There are certainly times when rest must rule. But always living in fear of what I might lose deprives me and my family of the simple joys that we seek. And what exactly was I afraid of? If I indulge in too much silliness, every last shred of order and discipline will disappear forever? Ten minutes of playing in our spoon and Tupperware band will cancel out my previous night’s sleep? Fear had become a big motivator for me—a red flag that something was not right. So, I brought my petition very simply to God in prayer: Lord, I am tired. I tend to opt out of simple and joyful moments in my daily routine out of fear of becoming more exhausted. Help me to cooperate with Your grace so that I may recognize the life-giving moments presented each day. 

The very act of taking this to prayer reminded me of God the Father’s unconditional love for us. I had no doubt that He was waiting to hear the needs of my heart because He is ever-willing to give. There is no fear in His perfect love. Even our sinfulness and our brokenness do not deter Him from remaining present and delighting in love for His children. For my children to learn about God the Father’s love, they will have to first witness that kind of love from us.

The Holy Spirit has led me to two simple ways to stop budgeting my joy.

First, I ask the Lord each morning for an openness to the graces of the day. Sometimes it takes a few extra moments to feel sincere in this request, but sincerity is a must. Second, I mentally or physically note one particular action I will initiate or consent to during the day: if a very silly request is made by one of the kids, I will make it a priority that very moment; I will randomly dance to a fun song that plays while we’re in the kitchen; I will use a funny voice when responding to a question. It seemed ridiculous to me at first that I have to be so intentional about joy at home. But, we’ve seen the fruits of this already.

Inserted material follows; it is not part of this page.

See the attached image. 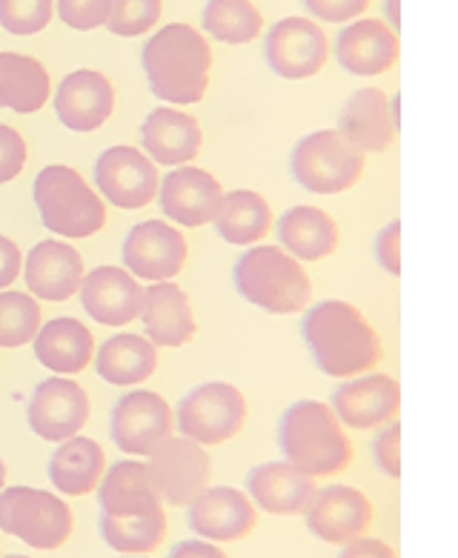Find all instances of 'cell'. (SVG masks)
Segmentation results:
<instances>
[{"instance_id":"obj_13","label":"cell","mask_w":458,"mask_h":558,"mask_svg":"<svg viewBox=\"0 0 458 558\" xmlns=\"http://www.w3.org/2000/svg\"><path fill=\"white\" fill-rule=\"evenodd\" d=\"M123 264L141 281H172L186 264V238L164 221L137 223L123 241Z\"/></svg>"},{"instance_id":"obj_47","label":"cell","mask_w":458,"mask_h":558,"mask_svg":"<svg viewBox=\"0 0 458 558\" xmlns=\"http://www.w3.org/2000/svg\"><path fill=\"white\" fill-rule=\"evenodd\" d=\"M387 15L393 17V26H398V0H387Z\"/></svg>"},{"instance_id":"obj_25","label":"cell","mask_w":458,"mask_h":558,"mask_svg":"<svg viewBox=\"0 0 458 558\" xmlns=\"http://www.w3.org/2000/svg\"><path fill=\"white\" fill-rule=\"evenodd\" d=\"M338 132L359 153H384L396 138V121L382 89H359L341 109Z\"/></svg>"},{"instance_id":"obj_30","label":"cell","mask_w":458,"mask_h":558,"mask_svg":"<svg viewBox=\"0 0 458 558\" xmlns=\"http://www.w3.org/2000/svg\"><path fill=\"white\" fill-rule=\"evenodd\" d=\"M278 241L298 260H321L336 253L338 227L324 209L292 207L278 221Z\"/></svg>"},{"instance_id":"obj_39","label":"cell","mask_w":458,"mask_h":558,"mask_svg":"<svg viewBox=\"0 0 458 558\" xmlns=\"http://www.w3.org/2000/svg\"><path fill=\"white\" fill-rule=\"evenodd\" d=\"M109 0H58V12L69 29L89 32L107 21Z\"/></svg>"},{"instance_id":"obj_31","label":"cell","mask_w":458,"mask_h":558,"mask_svg":"<svg viewBox=\"0 0 458 558\" xmlns=\"http://www.w3.org/2000/svg\"><path fill=\"white\" fill-rule=\"evenodd\" d=\"M98 375L114 387H132L146 381L158 367V350L153 341H146L132 332L109 338L98 350Z\"/></svg>"},{"instance_id":"obj_36","label":"cell","mask_w":458,"mask_h":558,"mask_svg":"<svg viewBox=\"0 0 458 558\" xmlns=\"http://www.w3.org/2000/svg\"><path fill=\"white\" fill-rule=\"evenodd\" d=\"M40 306L23 292H0V347H23L38 336Z\"/></svg>"},{"instance_id":"obj_33","label":"cell","mask_w":458,"mask_h":558,"mask_svg":"<svg viewBox=\"0 0 458 558\" xmlns=\"http://www.w3.org/2000/svg\"><path fill=\"white\" fill-rule=\"evenodd\" d=\"M213 223L224 241L246 246L267 235L269 227H273V215H269L267 201L261 198L258 192L236 190L224 195L221 207L213 215Z\"/></svg>"},{"instance_id":"obj_26","label":"cell","mask_w":458,"mask_h":558,"mask_svg":"<svg viewBox=\"0 0 458 558\" xmlns=\"http://www.w3.org/2000/svg\"><path fill=\"white\" fill-rule=\"evenodd\" d=\"M144 318L146 336L158 347H183L195 336V318H192L190 299L181 287L169 281L153 283L144 290Z\"/></svg>"},{"instance_id":"obj_15","label":"cell","mask_w":458,"mask_h":558,"mask_svg":"<svg viewBox=\"0 0 458 558\" xmlns=\"http://www.w3.org/2000/svg\"><path fill=\"white\" fill-rule=\"evenodd\" d=\"M89 421V396L63 375L46 378L32 392L29 427L46 441H67Z\"/></svg>"},{"instance_id":"obj_5","label":"cell","mask_w":458,"mask_h":558,"mask_svg":"<svg viewBox=\"0 0 458 558\" xmlns=\"http://www.w3.org/2000/svg\"><path fill=\"white\" fill-rule=\"evenodd\" d=\"M35 204L49 232L67 238H89L107 223L104 201L86 186L75 169L46 167L35 178Z\"/></svg>"},{"instance_id":"obj_38","label":"cell","mask_w":458,"mask_h":558,"mask_svg":"<svg viewBox=\"0 0 458 558\" xmlns=\"http://www.w3.org/2000/svg\"><path fill=\"white\" fill-rule=\"evenodd\" d=\"M52 21V0H0V26L12 35H35Z\"/></svg>"},{"instance_id":"obj_45","label":"cell","mask_w":458,"mask_h":558,"mask_svg":"<svg viewBox=\"0 0 458 558\" xmlns=\"http://www.w3.org/2000/svg\"><path fill=\"white\" fill-rule=\"evenodd\" d=\"M21 276V250L9 238L0 235V290Z\"/></svg>"},{"instance_id":"obj_44","label":"cell","mask_w":458,"mask_h":558,"mask_svg":"<svg viewBox=\"0 0 458 558\" xmlns=\"http://www.w3.org/2000/svg\"><path fill=\"white\" fill-rule=\"evenodd\" d=\"M341 547L343 550L338 558H398L396 550H393L389 544L378 542V538H364V535L341 544Z\"/></svg>"},{"instance_id":"obj_18","label":"cell","mask_w":458,"mask_h":558,"mask_svg":"<svg viewBox=\"0 0 458 558\" xmlns=\"http://www.w3.org/2000/svg\"><path fill=\"white\" fill-rule=\"evenodd\" d=\"M158 190L160 213L181 227H204L206 221H213L224 198L221 184L209 172L195 167H181L169 172L164 184H158Z\"/></svg>"},{"instance_id":"obj_24","label":"cell","mask_w":458,"mask_h":558,"mask_svg":"<svg viewBox=\"0 0 458 558\" xmlns=\"http://www.w3.org/2000/svg\"><path fill=\"white\" fill-rule=\"evenodd\" d=\"M336 58L350 75H382L398 61L396 32L382 21H359L341 29L336 40Z\"/></svg>"},{"instance_id":"obj_32","label":"cell","mask_w":458,"mask_h":558,"mask_svg":"<svg viewBox=\"0 0 458 558\" xmlns=\"http://www.w3.org/2000/svg\"><path fill=\"white\" fill-rule=\"evenodd\" d=\"M49 98V75L35 58L0 52V107L21 116L38 112Z\"/></svg>"},{"instance_id":"obj_20","label":"cell","mask_w":458,"mask_h":558,"mask_svg":"<svg viewBox=\"0 0 458 558\" xmlns=\"http://www.w3.org/2000/svg\"><path fill=\"white\" fill-rule=\"evenodd\" d=\"M114 107L112 84L100 72L77 70L63 77L55 95V112L63 126L75 132H92L109 121Z\"/></svg>"},{"instance_id":"obj_1","label":"cell","mask_w":458,"mask_h":558,"mask_svg":"<svg viewBox=\"0 0 458 558\" xmlns=\"http://www.w3.org/2000/svg\"><path fill=\"white\" fill-rule=\"evenodd\" d=\"M315 367L333 378L370 373L382 361V338L364 315L347 301H321L301 324Z\"/></svg>"},{"instance_id":"obj_17","label":"cell","mask_w":458,"mask_h":558,"mask_svg":"<svg viewBox=\"0 0 458 558\" xmlns=\"http://www.w3.org/2000/svg\"><path fill=\"white\" fill-rule=\"evenodd\" d=\"M81 304L98 324L123 327L144 310V287L118 267H98L81 281Z\"/></svg>"},{"instance_id":"obj_19","label":"cell","mask_w":458,"mask_h":558,"mask_svg":"<svg viewBox=\"0 0 458 558\" xmlns=\"http://www.w3.org/2000/svg\"><path fill=\"white\" fill-rule=\"evenodd\" d=\"M401 387L389 375H364L333 390V413L347 427L370 429L378 427L398 413Z\"/></svg>"},{"instance_id":"obj_11","label":"cell","mask_w":458,"mask_h":558,"mask_svg":"<svg viewBox=\"0 0 458 558\" xmlns=\"http://www.w3.org/2000/svg\"><path fill=\"white\" fill-rule=\"evenodd\" d=\"M269 70L287 81H304L318 75L327 63V35L306 17H284L269 29L264 44Z\"/></svg>"},{"instance_id":"obj_12","label":"cell","mask_w":458,"mask_h":558,"mask_svg":"<svg viewBox=\"0 0 458 558\" xmlns=\"http://www.w3.org/2000/svg\"><path fill=\"white\" fill-rule=\"evenodd\" d=\"M304 519L310 533L321 542L347 544L370 530L373 505L361 489L333 484V487L315 489L310 505L304 507Z\"/></svg>"},{"instance_id":"obj_28","label":"cell","mask_w":458,"mask_h":558,"mask_svg":"<svg viewBox=\"0 0 458 558\" xmlns=\"http://www.w3.org/2000/svg\"><path fill=\"white\" fill-rule=\"evenodd\" d=\"M92 350H95V338L75 318H55L35 336V355L49 373H81L92 361Z\"/></svg>"},{"instance_id":"obj_48","label":"cell","mask_w":458,"mask_h":558,"mask_svg":"<svg viewBox=\"0 0 458 558\" xmlns=\"http://www.w3.org/2000/svg\"><path fill=\"white\" fill-rule=\"evenodd\" d=\"M3 484H7V464L0 459V489H3Z\"/></svg>"},{"instance_id":"obj_29","label":"cell","mask_w":458,"mask_h":558,"mask_svg":"<svg viewBox=\"0 0 458 558\" xmlns=\"http://www.w3.org/2000/svg\"><path fill=\"white\" fill-rule=\"evenodd\" d=\"M104 450L92 438L72 436L61 441L49 461V478L63 496H89L104 475Z\"/></svg>"},{"instance_id":"obj_41","label":"cell","mask_w":458,"mask_h":558,"mask_svg":"<svg viewBox=\"0 0 458 558\" xmlns=\"http://www.w3.org/2000/svg\"><path fill=\"white\" fill-rule=\"evenodd\" d=\"M26 163V141L12 126H0V184L21 175Z\"/></svg>"},{"instance_id":"obj_21","label":"cell","mask_w":458,"mask_h":558,"mask_svg":"<svg viewBox=\"0 0 458 558\" xmlns=\"http://www.w3.org/2000/svg\"><path fill=\"white\" fill-rule=\"evenodd\" d=\"M246 493L255 507L273 515H298L310 505L315 484L310 475L296 470L287 461H267L246 473Z\"/></svg>"},{"instance_id":"obj_22","label":"cell","mask_w":458,"mask_h":558,"mask_svg":"<svg viewBox=\"0 0 458 558\" xmlns=\"http://www.w3.org/2000/svg\"><path fill=\"white\" fill-rule=\"evenodd\" d=\"M84 281V260L63 241H44L26 255V287L44 301H69Z\"/></svg>"},{"instance_id":"obj_23","label":"cell","mask_w":458,"mask_h":558,"mask_svg":"<svg viewBox=\"0 0 458 558\" xmlns=\"http://www.w3.org/2000/svg\"><path fill=\"white\" fill-rule=\"evenodd\" d=\"M98 505L104 515L130 519V515H149L160 510L164 501L149 475V466L137 461H118L109 466L107 475H100Z\"/></svg>"},{"instance_id":"obj_3","label":"cell","mask_w":458,"mask_h":558,"mask_svg":"<svg viewBox=\"0 0 458 558\" xmlns=\"http://www.w3.org/2000/svg\"><path fill=\"white\" fill-rule=\"evenodd\" d=\"M278 441L287 464L304 475H336L352 461V444L343 436L341 421L321 401H296L281 415Z\"/></svg>"},{"instance_id":"obj_14","label":"cell","mask_w":458,"mask_h":558,"mask_svg":"<svg viewBox=\"0 0 458 558\" xmlns=\"http://www.w3.org/2000/svg\"><path fill=\"white\" fill-rule=\"evenodd\" d=\"M95 184L114 207L137 209L158 195V169L135 146H112L98 158Z\"/></svg>"},{"instance_id":"obj_4","label":"cell","mask_w":458,"mask_h":558,"mask_svg":"<svg viewBox=\"0 0 458 558\" xmlns=\"http://www.w3.org/2000/svg\"><path fill=\"white\" fill-rule=\"evenodd\" d=\"M232 281L241 299L273 315L301 313L313 295L304 267L275 246H255L241 255L232 269Z\"/></svg>"},{"instance_id":"obj_43","label":"cell","mask_w":458,"mask_h":558,"mask_svg":"<svg viewBox=\"0 0 458 558\" xmlns=\"http://www.w3.org/2000/svg\"><path fill=\"white\" fill-rule=\"evenodd\" d=\"M375 258L387 269L389 276L401 272V223L393 221L387 223L378 238H375Z\"/></svg>"},{"instance_id":"obj_9","label":"cell","mask_w":458,"mask_h":558,"mask_svg":"<svg viewBox=\"0 0 458 558\" xmlns=\"http://www.w3.org/2000/svg\"><path fill=\"white\" fill-rule=\"evenodd\" d=\"M146 466L158 487L160 501L172 507H190L209 487V475H213V461L204 447L183 436H169L149 456Z\"/></svg>"},{"instance_id":"obj_27","label":"cell","mask_w":458,"mask_h":558,"mask_svg":"<svg viewBox=\"0 0 458 558\" xmlns=\"http://www.w3.org/2000/svg\"><path fill=\"white\" fill-rule=\"evenodd\" d=\"M141 141L158 163L181 167L201 153V126L178 109H155L141 126Z\"/></svg>"},{"instance_id":"obj_37","label":"cell","mask_w":458,"mask_h":558,"mask_svg":"<svg viewBox=\"0 0 458 558\" xmlns=\"http://www.w3.org/2000/svg\"><path fill=\"white\" fill-rule=\"evenodd\" d=\"M164 3L160 0H109L107 29L121 38H135L153 29L160 21Z\"/></svg>"},{"instance_id":"obj_6","label":"cell","mask_w":458,"mask_h":558,"mask_svg":"<svg viewBox=\"0 0 458 558\" xmlns=\"http://www.w3.org/2000/svg\"><path fill=\"white\" fill-rule=\"evenodd\" d=\"M75 527L72 510L52 493L35 487L0 489V533H9L35 550H58Z\"/></svg>"},{"instance_id":"obj_7","label":"cell","mask_w":458,"mask_h":558,"mask_svg":"<svg viewBox=\"0 0 458 558\" xmlns=\"http://www.w3.org/2000/svg\"><path fill=\"white\" fill-rule=\"evenodd\" d=\"M364 153H359L338 130H321L298 141L290 155V172L298 184L315 195L347 192L361 178Z\"/></svg>"},{"instance_id":"obj_16","label":"cell","mask_w":458,"mask_h":558,"mask_svg":"<svg viewBox=\"0 0 458 558\" xmlns=\"http://www.w3.org/2000/svg\"><path fill=\"white\" fill-rule=\"evenodd\" d=\"M258 512L236 487H206L190 505V527L204 542H238L255 530Z\"/></svg>"},{"instance_id":"obj_46","label":"cell","mask_w":458,"mask_h":558,"mask_svg":"<svg viewBox=\"0 0 458 558\" xmlns=\"http://www.w3.org/2000/svg\"><path fill=\"white\" fill-rule=\"evenodd\" d=\"M169 558H227L224 550H218L215 544L204 542V538H190V542H181L172 547Z\"/></svg>"},{"instance_id":"obj_2","label":"cell","mask_w":458,"mask_h":558,"mask_svg":"<svg viewBox=\"0 0 458 558\" xmlns=\"http://www.w3.org/2000/svg\"><path fill=\"white\" fill-rule=\"evenodd\" d=\"M213 49L201 32L169 24L144 47V72L158 98L169 104H198L209 86Z\"/></svg>"},{"instance_id":"obj_34","label":"cell","mask_w":458,"mask_h":558,"mask_svg":"<svg viewBox=\"0 0 458 558\" xmlns=\"http://www.w3.org/2000/svg\"><path fill=\"white\" fill-rule=\"evenodd\" d=\"M100 535L114 553L123 556H146L158 550L160 542L167 538V515L164 510H155L149 515H100Z\"/></svg>"},{"instance_id":"obj_40","label":"cell","mask_w":458,"mask_h":558,"mask_svg":"<svg viewBox=\"0 0 458 558\" xmlns=\"http://www.w3.org/2000/svg\"><path fill=\"white\" fill-rule=\"evenodd\" d=\"M373 456L375 464L389 478H398L401 475V424L393 421L387 427L375 436L373 441Z\"/></svg>"},{"instance_id":"obj_10","label":"cell","mask_w":458,"mask_h":558,"mask_svg":"<svg viewBox=\"0 0 458 558\" xmlns=\"http://www.w3.org/2000/svg\"><path fill=\"white\" fill-rule=\"evenodd\" d=\"M114 447L130 456H153L172 436V413L158 392L135 390L123 396L109 418Z\"/></svg>"},{"instance_id":"obj_49","label":"cell","mask_w":458,"mask_h":558,"mask_svg":"<svg viewBox=\"0 0 458 558\" xmlns=\"http://www.w3.org/2000/svg\"><path fill=\"white\" fill-rule=\"evenodd\" d=\"M123 558H146V556H123Z\"/></svg>"},{"instance_id":"obj_42","label":"cell","mask_w":458,"mask_h":558,"mask_svg":"<svg viewBox=\"0 0 458 558\" xmlns=\"http://www.w3.org/2000/svg\"><path fill=\"white\" fill-rule=\"evenodd\" d=\"M366 3L370 0H304L306 12L327 24H343V21L361 15Z\"/></svg>"},{"instance_id":"obj_8","label":"cell","mask_w":458,"mask_h":558,"mask_svg":"<svg viewBox=\"0 0 458 558\" xmlns=\"http://www.w3.org/2000/svg\"><path fill=\"white\" fill-rule=\"evenodd\" d=\"M246 401L238 387L224 381L201 384L178 401L176 424L183 438L209 447L224 444L244 427Z\"/></svg>"},{"instance_id":"obj_50","label":"cell","mask_w":458,"mask_h":558,"mask_svg":"<svg viewBox=\"0 0 458 558\" xmlns=\"http://www.w3.org/2000/svg\"><path fill=\"white\" fill-rule=\"evenodd\" d=\"M7 558H26V556H7Z\"/></svg>"},{"instance_id":"obj_35","label":"cell","mask_w":458,"mask_h":558,"mask_svg":"<svg viewBox=\"0 0 458 558\" xmlns=\"http://www.w3.org/2000/svg\"><path fill=\"white\" fill-rule=\"evenodd\" d=\"M204 29L221 44H250L258 38L264 17L252 0H209L204 9Z\"/></svg>"}]
</instances>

I have fussed less, said “yes” more, and have even had more confidence when my answer is “no”. 

Our financial budget is as fixed as ever but my joy budget is slowly disappearing. I thought I could not afford to give of myself in the little moments in order to save myself for “bigger” things. No doubt though, I can’t afford not to give in to the little moments, as those often make the biggest impact upon our children. I want my kids to see love and joy in simple opportunities, rather than assuming love is complicated and joy is elusive. I have hope that I can become more compliant in purifying the love in our home. As a reminder of how to best approach my role in the home, I am posting this quote on my wall from St. John Paul II: “Do not forget that true love sets no conditions; it does not calculate or complain, but simply loves.”